Click here for the original Japanese story (Mainichi Japan) July 26, 2009
March 23, 2009 I am now staying in Mexico City as a visiting Professor at El Colegio de Mexico. I will live in Mexixo until the end of May. But I still search for "Shigeki Sakimura" in Germany, Sweden and China. If you have any information on his activity, please let me know by e-mail to firstname.lastname@example.org
April 2, 2008One surprised news about Shigeki SAKIMURA came from a Japanese researcher on Willy Brandt, a famous postwar SPD leader, Chancellor of the Federal Republic of Germany1969-1974, and the 1971 Winner of the Nobel Peace Prize. Brandt was born in Luebeck, Germany, in December 1913. He worked In 1937 in Spain as a political observer and representative of humanitarian relief organisations. In 1938 he was expatriated by Hitler's government. In 1940, after the German occupation of Norway, he was captured, but not identified. Released as a Norwegian, he fled to Sweden.
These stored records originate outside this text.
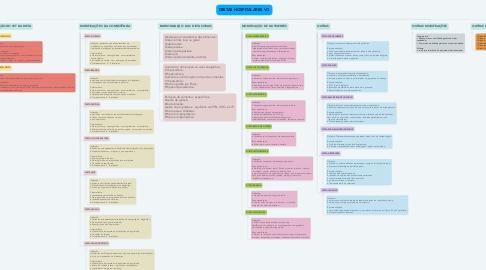Mind Map: DIETAS HOSPITALARES VO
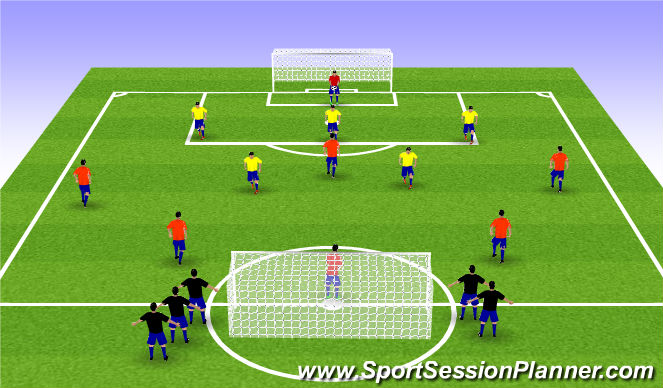 Football/Soccer Session Plan Drill (Colour): 6 v 6 Game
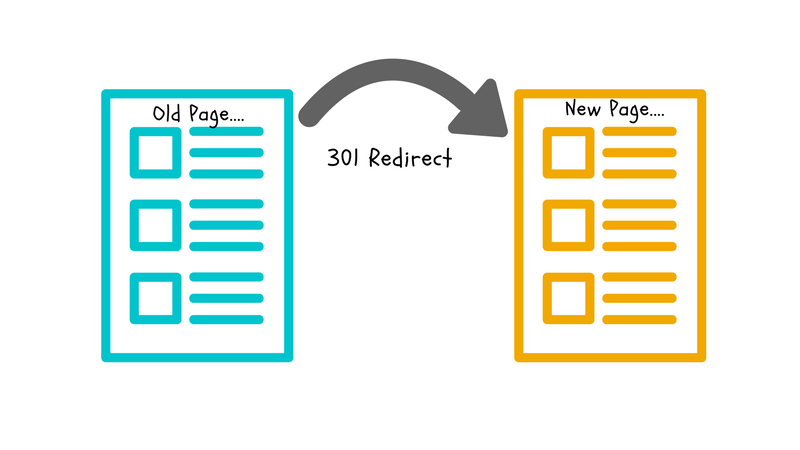 301 redirect with htaccess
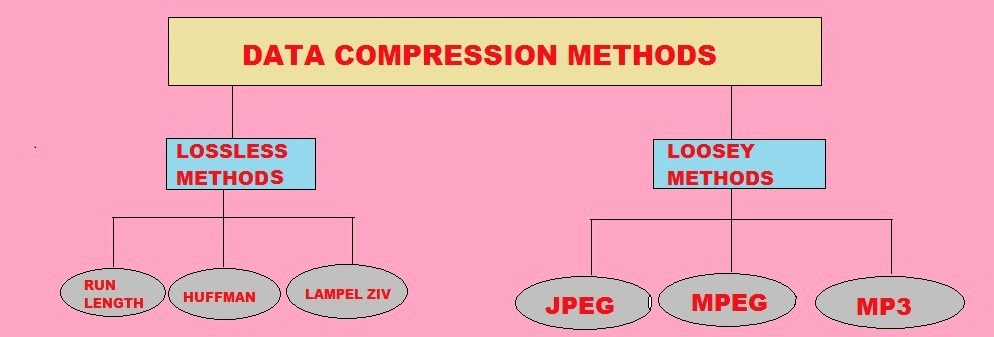 General Compression Concepts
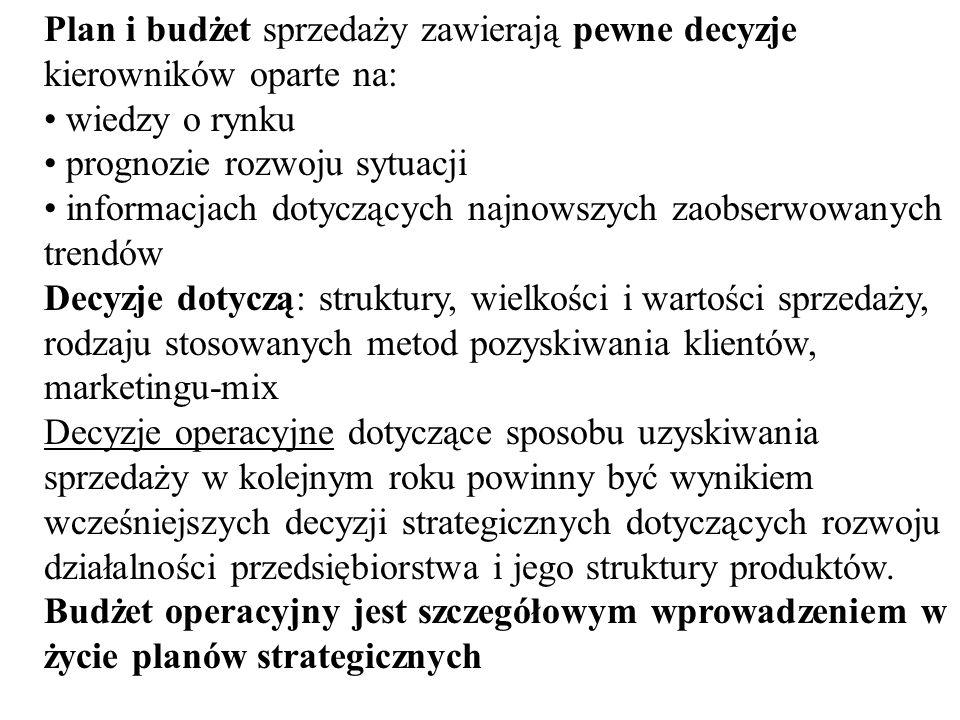 Plan i budżet sprzedaży zawierają pewne decyzje kierowników oparte na: wiedzy o rynku prognozie rozwoju sytuacji informacjach dotyczących najnowszych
Until 1945 he lived in Stockholm. In 1944, he met Shigeki SAKIMURA , and left a sentance memoir of "A Young Japanese who worked at the Japanese Embassy in Germany" and attended his anti- Nazi group in Stockholm.
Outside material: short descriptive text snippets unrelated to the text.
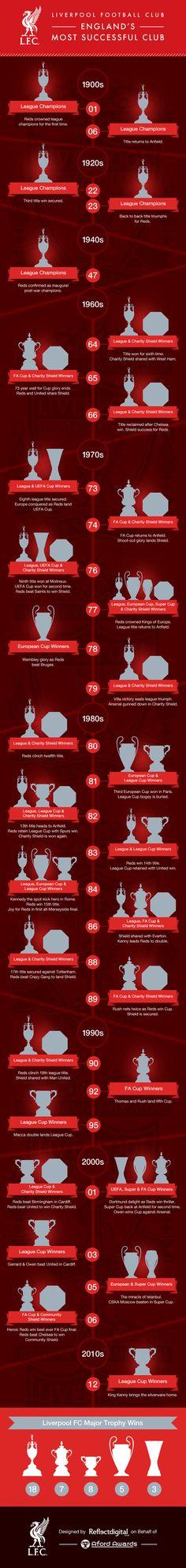 History of #LiverpoolFootballClub #Trophies #lfc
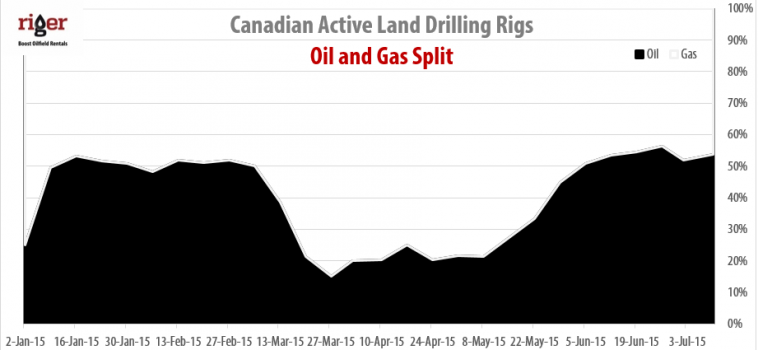 Drilling Rigs Activity Report – July 10, 2015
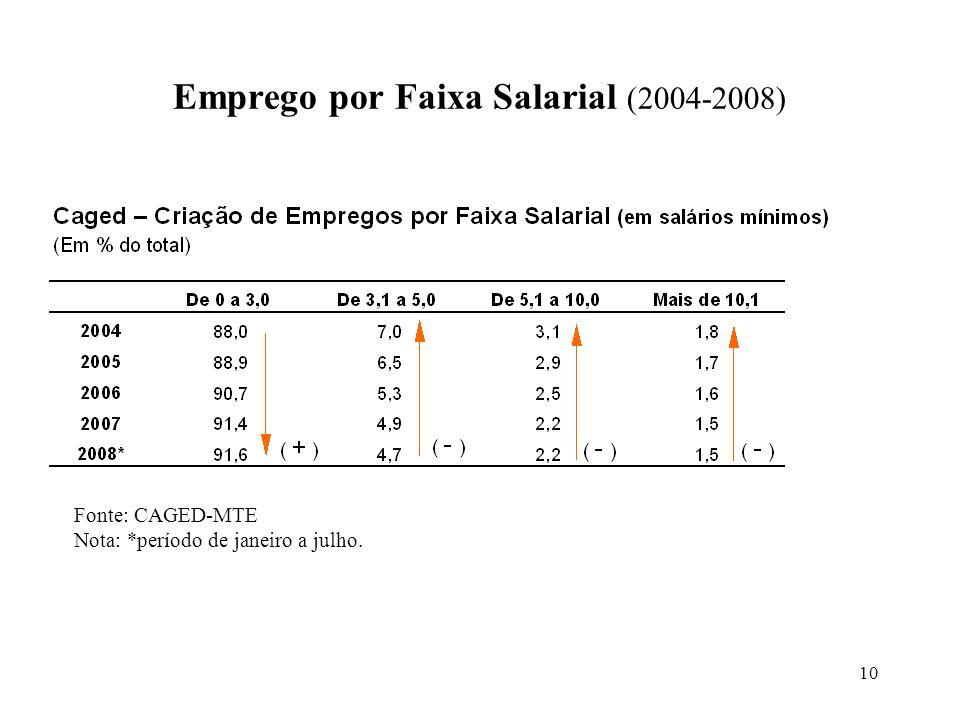 10 Emprego por Faixa Salarial (2004-2008) Fonte: CAGED-MTE Nota: *período de janeiro a julho.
In his autobiography "Links und frei: Mein Weg 1930-1950"(Hoffmann und Campe, 1982), he refered to the "Kleine Internationale (Little International) " in Stockholm 1943-1945. To this anti-Nazi social democratic group belonged, not only Willy Brandt and his close Austrian friend Bruno Kreisky (later Chancellor of Austria), but also many emigre intellectuals and activists in Stockholm from Norway (Lars Evensen, Inge Scheflo), Denmark (Henry Grunbaum), Finnland, Poland (Anwalt Maurycy Karniol), Hungary (Wilhelm Bohm), Germany (Fritz Tarnow, Stefan Szende), Austria (Bruno Kreisky, Ernst Paul), France, Island, Czecho, Spain, Palestina, Britain and USA (Victor Sjaholm), and of course Swedish Sosialists. The representative of Swedish socialists in this group was Gunner and Alva Myrdal, later Nobel Priza Winner couple in Economics and in Peace, and Myrdal circle (Richard Sterner, Ole Jodal, Torsten Nilsson etc.). They discussed the hope of postwar peace in Europe, new design of postwar economic order, and international solidarity of world-wide social democracy.
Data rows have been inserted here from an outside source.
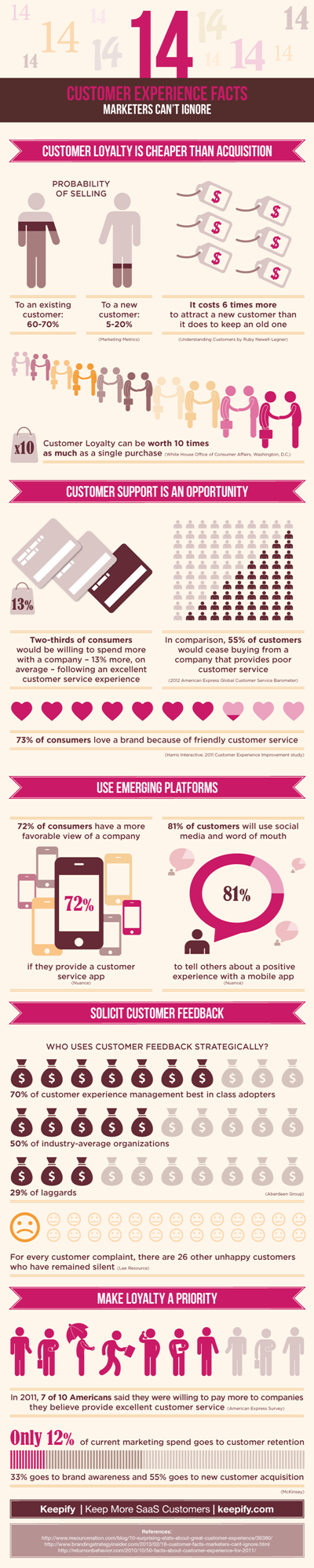 Two More Customer Experience Facts and Suggestions You Can't Ignore [INFOGRAPHIC]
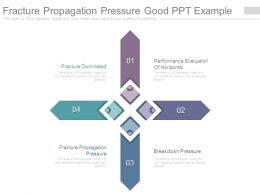 Fracture Propagation Pressure Good Ppt Example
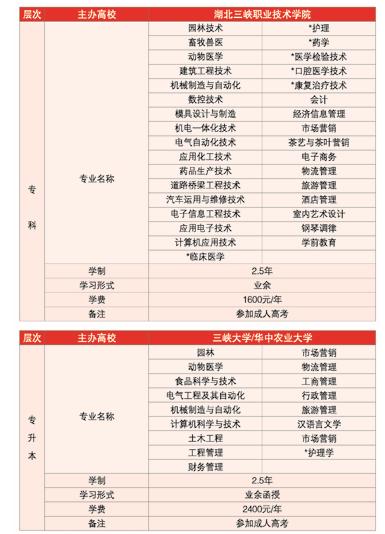 湖北三峡职业技术学院2019年成人高考招生专业chengkaochafen5.png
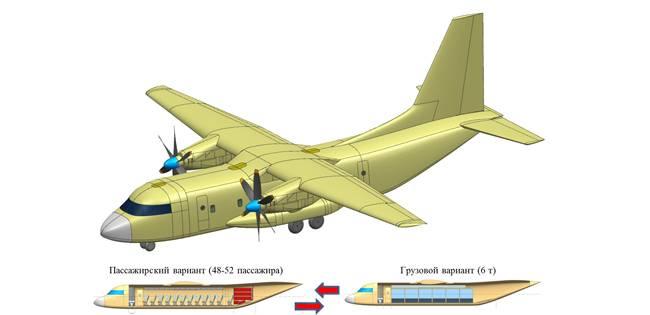 Концепт легкого транспортного самолета-трансформера, разработанный в ЦАГИ.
Willy Brandt said in the page 341 (image) of his autobiography"Links und frei: Mein Weg 1930-1950", "One young Japanese, who escaped from the Japanese Embassy in Berlin and shelterd in a Stockholm hospital, visited our group. But he was soon brought back to Berlin . Probably he might face to a tragic end." This "young Japanese" was surely Shigeki SAKIMURA, and he could live through to the postwar perod in China and Japan. This is only one testimony that Shigeki SAKIMURA was once in the "Stockholm Little International" with Willy Brandt, Bruno Kreisky and Gunner Myrdal . If someone know on this "Stockholm Little International", please send me the information to email@example.com . It is a wonderful information for our study on "Shigeki SAKIMURA".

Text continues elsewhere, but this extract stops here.